Records supplied ::

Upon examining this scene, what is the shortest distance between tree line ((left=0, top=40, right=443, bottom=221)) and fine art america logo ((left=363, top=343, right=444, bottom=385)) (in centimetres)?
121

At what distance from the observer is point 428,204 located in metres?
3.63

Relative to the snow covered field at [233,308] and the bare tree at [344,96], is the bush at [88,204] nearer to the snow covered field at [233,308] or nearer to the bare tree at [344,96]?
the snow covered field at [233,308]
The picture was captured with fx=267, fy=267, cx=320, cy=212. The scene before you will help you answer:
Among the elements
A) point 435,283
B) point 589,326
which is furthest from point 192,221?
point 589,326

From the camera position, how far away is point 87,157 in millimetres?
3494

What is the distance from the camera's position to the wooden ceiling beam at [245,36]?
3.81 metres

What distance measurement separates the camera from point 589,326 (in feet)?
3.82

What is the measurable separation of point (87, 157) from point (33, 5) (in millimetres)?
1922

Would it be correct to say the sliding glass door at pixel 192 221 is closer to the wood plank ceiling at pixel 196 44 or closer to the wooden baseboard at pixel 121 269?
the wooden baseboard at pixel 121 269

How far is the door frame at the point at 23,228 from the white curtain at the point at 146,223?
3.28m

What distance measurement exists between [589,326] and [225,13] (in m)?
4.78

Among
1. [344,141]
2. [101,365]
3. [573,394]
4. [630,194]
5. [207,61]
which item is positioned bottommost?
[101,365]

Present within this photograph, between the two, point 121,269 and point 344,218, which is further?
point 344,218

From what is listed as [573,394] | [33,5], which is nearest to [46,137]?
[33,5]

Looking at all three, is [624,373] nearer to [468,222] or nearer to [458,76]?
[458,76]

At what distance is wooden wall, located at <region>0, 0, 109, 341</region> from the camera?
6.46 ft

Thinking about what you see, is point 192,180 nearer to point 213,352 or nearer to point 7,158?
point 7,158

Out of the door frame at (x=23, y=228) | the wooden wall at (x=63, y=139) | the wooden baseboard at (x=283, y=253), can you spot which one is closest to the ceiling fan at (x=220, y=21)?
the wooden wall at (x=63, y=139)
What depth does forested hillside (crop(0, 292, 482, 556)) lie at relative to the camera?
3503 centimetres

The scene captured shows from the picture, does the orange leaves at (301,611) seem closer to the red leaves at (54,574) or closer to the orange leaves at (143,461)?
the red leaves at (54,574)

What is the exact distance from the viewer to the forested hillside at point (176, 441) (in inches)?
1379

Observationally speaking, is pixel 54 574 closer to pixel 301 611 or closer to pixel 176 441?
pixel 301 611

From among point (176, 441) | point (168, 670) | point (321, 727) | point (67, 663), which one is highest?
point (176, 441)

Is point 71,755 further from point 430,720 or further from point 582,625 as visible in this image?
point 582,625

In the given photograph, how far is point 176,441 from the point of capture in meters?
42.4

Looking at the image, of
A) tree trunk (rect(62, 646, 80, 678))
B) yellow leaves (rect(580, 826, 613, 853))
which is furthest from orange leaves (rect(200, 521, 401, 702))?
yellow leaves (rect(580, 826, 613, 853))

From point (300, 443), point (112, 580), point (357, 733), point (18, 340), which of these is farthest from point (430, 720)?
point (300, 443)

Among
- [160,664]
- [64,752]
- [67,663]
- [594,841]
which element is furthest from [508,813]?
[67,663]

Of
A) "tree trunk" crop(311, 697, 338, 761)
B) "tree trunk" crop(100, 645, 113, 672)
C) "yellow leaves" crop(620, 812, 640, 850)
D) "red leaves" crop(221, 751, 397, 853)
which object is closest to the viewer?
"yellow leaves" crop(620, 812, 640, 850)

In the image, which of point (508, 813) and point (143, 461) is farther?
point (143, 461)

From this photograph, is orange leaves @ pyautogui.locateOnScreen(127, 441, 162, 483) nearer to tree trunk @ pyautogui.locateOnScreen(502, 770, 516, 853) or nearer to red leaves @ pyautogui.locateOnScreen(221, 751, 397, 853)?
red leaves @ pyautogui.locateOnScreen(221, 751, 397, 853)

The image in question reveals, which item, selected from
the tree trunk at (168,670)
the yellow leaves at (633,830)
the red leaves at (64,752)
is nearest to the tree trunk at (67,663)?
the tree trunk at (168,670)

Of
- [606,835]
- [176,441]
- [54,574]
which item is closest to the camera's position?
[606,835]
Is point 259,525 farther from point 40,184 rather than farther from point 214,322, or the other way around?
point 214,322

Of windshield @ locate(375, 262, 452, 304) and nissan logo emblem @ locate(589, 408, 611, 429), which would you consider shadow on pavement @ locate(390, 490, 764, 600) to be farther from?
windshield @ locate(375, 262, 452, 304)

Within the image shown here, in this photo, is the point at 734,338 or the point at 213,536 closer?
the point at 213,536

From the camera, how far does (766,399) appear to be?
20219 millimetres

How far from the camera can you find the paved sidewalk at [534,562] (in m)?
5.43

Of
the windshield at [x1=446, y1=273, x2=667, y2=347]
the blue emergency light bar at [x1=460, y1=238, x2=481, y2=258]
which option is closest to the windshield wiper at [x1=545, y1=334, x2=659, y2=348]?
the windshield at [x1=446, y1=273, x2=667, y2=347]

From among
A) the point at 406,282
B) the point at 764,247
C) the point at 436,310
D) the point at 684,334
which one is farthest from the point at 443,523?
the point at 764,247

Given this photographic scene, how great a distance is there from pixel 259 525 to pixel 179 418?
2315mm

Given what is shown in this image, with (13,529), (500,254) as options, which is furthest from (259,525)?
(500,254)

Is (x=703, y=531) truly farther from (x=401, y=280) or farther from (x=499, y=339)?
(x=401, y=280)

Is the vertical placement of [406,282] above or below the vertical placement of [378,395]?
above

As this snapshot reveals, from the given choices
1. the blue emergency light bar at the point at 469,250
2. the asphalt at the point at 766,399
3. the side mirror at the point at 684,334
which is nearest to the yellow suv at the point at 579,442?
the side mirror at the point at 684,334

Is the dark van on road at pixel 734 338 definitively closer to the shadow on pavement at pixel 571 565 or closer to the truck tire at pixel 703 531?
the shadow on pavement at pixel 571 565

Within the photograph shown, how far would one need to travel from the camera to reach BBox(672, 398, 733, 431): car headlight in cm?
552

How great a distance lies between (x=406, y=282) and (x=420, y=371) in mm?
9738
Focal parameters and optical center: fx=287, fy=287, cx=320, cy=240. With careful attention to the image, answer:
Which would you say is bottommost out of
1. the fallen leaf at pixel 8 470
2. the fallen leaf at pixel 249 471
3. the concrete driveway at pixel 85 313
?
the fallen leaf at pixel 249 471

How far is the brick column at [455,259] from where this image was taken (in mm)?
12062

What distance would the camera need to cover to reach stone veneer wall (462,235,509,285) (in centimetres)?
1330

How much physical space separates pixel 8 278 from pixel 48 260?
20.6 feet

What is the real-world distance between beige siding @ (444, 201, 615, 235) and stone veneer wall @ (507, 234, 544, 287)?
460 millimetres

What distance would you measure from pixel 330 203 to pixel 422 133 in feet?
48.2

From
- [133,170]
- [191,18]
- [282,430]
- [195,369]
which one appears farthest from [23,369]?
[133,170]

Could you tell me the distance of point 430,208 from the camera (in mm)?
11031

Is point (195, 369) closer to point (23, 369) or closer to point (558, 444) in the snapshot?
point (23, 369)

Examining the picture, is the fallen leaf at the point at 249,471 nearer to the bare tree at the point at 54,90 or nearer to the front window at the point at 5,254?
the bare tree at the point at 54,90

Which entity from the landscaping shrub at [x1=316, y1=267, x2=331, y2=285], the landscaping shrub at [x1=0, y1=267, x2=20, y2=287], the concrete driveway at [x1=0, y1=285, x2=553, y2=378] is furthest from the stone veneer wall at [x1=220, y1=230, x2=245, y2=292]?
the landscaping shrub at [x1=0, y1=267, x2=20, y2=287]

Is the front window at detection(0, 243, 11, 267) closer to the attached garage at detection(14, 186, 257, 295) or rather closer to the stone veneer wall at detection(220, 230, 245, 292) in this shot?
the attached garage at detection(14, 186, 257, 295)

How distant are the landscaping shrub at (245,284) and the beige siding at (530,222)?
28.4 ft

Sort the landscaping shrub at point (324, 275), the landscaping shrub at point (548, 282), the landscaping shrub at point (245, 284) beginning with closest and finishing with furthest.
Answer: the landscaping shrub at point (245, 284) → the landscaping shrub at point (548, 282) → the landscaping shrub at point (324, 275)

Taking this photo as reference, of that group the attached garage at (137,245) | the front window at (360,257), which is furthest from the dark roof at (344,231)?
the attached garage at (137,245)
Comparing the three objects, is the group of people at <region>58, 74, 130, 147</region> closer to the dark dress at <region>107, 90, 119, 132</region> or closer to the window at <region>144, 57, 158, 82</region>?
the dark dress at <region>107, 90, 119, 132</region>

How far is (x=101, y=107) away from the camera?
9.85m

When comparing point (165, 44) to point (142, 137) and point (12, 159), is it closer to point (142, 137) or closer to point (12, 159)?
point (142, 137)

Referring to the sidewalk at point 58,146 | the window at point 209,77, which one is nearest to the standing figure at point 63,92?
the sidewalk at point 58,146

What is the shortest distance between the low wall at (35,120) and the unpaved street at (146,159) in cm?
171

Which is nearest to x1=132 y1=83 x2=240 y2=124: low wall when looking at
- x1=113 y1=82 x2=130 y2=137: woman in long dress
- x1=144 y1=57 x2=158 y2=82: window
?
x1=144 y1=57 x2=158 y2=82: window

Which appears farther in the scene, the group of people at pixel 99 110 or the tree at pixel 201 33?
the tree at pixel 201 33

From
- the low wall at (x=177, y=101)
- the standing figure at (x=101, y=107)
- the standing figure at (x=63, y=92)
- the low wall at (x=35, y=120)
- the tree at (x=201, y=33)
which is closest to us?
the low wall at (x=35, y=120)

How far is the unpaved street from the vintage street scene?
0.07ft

Task statement ::
Copy the lines of the material exactly, starting with the line containing "How far is the unpaved" and continuing through the end of the material.

Exercise solution ::
How far is the unpaved street from the vintage street scene?
0.07ft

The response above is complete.